TimeSeriesPredictor.evaluate¶

Evaluate the forecast accuracy for given dataset.

This method measures the forecast accuracy using the last self.prediction_length time steps of each time series in data as a hold-out set.

Note

Metrics are always reported in ‘higher is better’ format. This means that metrics such as MASE or MAPE will be multiplied by -1, so their values will be negative. This is necessary to avoid the user needing to know the metric to understand if higher is better when looking at the evaluation results.

Parameters:

data (Union[TimeSeriesDataFrame, pd.DataFrame, Path, str]) –
The data to evaluate the best model on. If a cutoff is not provided, the last prediction_length time steps of each time series in data will be held out for prediction and forecast accuracy will be calculated on these time steps. When a cutoff is provided, the -cutoff-th to the -cutoff + prediction_length-th time steps of each time series are used for evaluation.

Must include both historical and future data (i.e., length of all time series in data must be at least prediction_length + 1, if cutoff is not provided, -cutoff + 1 otherwise).

The names and dtypes of columns and static features in data must match the train_data used to train the predictor.

If provided data is a pandas.DataFrame, AutoGluon will attempt to convert it to a TimeSeriesDataFrame. If a str or a Path is provided, AutoGluon will attempt to load this file.
model (str, optional) – Name of the model that you would like to evaluate. By default, the best model during training (with highest validation score) will be used.

• [RAW DATA]
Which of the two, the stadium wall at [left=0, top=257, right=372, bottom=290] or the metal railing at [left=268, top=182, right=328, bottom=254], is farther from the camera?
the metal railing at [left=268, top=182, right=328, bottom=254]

• [INSTRUCTIONS TO FOLLOW] Continue the TimeSeriesPredictor.evaluate documentation from the point where it stops.

• [EXERCISE RESPONSE]
metrics (str, TimeSeriesScorer or list[Union[str, TimeSeriesScorer]], optional) – Metric or a list of metrics to compute scores with. Defaults to self.eval_metric. Supports both metric names as strings and custom metrics based on TimeSeriesScorer.
cutoff (int, optional) – A negative integer less than or equal to -1 * prediction_length denoting the time step in data where the forecast evaluation starts, i.e., time series are evaluated from the -cutoff-th to the -cutoff + prediction_length-th time step. Defaults to -1 * prediction_length, using the last prediction_length time steps of each time series for evaluation.
display (bool, default = False) – If True, the scores will be printed.
use_cache (bool, default = True) – If True, will attempt to use the cached predictions. If False, cached predictions will be ignored. This argument is ignored if cache_predictions was set to False when creating the TimeSeriesPredictor.

Returns:

scores_dict – Dictionary where keys = metrics, values = performance along each metric. For consistency, error metrics will have their signs flipped to obey this convention. For example, negative MAPE values will be reported. To get the eval_metric score, do output[predictor.eval_metric.name].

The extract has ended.